Description of the task => Carry on the article about directors who made films unlike their usual work, starting after its final sentence and ignoring the data that follows it.

Excerpt to read =>
* * * * *
Sometimes a director has to try something new and get out of his comfort zone.  Once in a while there's triumph, other times there's disaster.

The Fighter

Director: David O. Russell
David O. Russell tore up the 1990s with his icky family comedies (Spanking the Monkey, Flirting With Disaster) and the truth-to-power Iraq War I satire Three Kings.  He went deep into his unique vision with the difficult, love-it-or-hate-it I Heart Huckabees and Nailed, a tortured production mixing A list stars and health care politics that will probably never be released.
What's the obvious follow-up?  A back-to-basics, straightforward and surprise-free sports flick, of course.
Few people disliked The Fighter, but even fewer would have been able to name the director in a blind test.

The Wiz

Director: Sidney Lumet
Dog Day Afternoon, Serpico, 12 Angry Men and The Pawnbroker prove that Sidney Lumet knows the New York streets.  Even when those streets turn to overproduced disco-funk yellow bricks.
Yes, just two years after his satirical masterpiece Network, Lumet gave us unintentional laughs as he eased on down into a paycheck with the Diana Ross/Michael Jackson/Richard Pryor/Nipsey Russell vehicle The Wiz.
* * * * *
Dataset content =>
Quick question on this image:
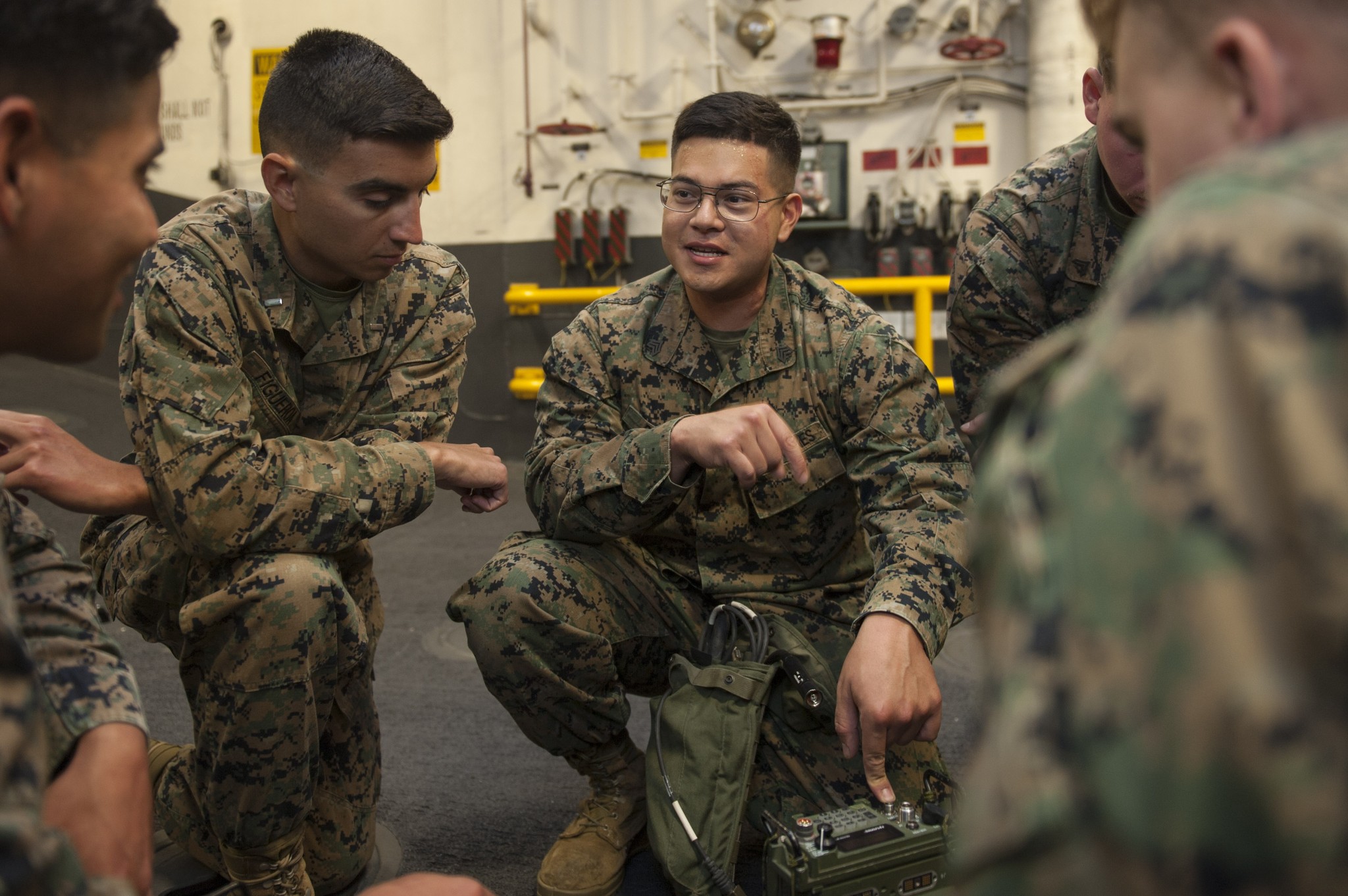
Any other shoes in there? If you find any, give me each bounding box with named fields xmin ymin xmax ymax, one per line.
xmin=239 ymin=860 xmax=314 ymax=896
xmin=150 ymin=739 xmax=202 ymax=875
* * * * *
Answer for this exercise =>
Popeye

Director: Robert Altman
Altman spent most of the 1970s weaving tapestries of collaborative, character-driven epics like Nashville, McCabe and Mrs. Miller and M*A*S*H.  The 1980s brought a loud, messy, bring-the-kids-and-make-them-cry disaster that was Popeye.
Despite the perfect casting of Robin Williams as the leafy green loving sailor and Shelly Duvall as Olive Oyl, this will always be held as the low benchmark for comic book/strip adaptations.

The Straight Story

Director: David Lynch
Where are the puffy-cheeked chanteuses in the radiator, stepping on sperm?  Where are the backward-talking dwarves?  Where's Harry Dean Stanton?  (Oh, actually, he's in this.)  But still, try finding something that isn't straight about the true tale of Alvin Straight, a G-rated, heartstring-tugging picture about an old man riding a lawnmower across county lines to visit his brother.
Raise your hand if seeing Lynch's name on the credits had you expecting the bartender to hand Alvin battery acid or something instead of "Miller's Lite" at the end.

Music of the Heart

Director: Wes Craven
Overheard at every single screening of this movie:  When are these violin bows gonna' turn into saws and start massacring these schoolchildren?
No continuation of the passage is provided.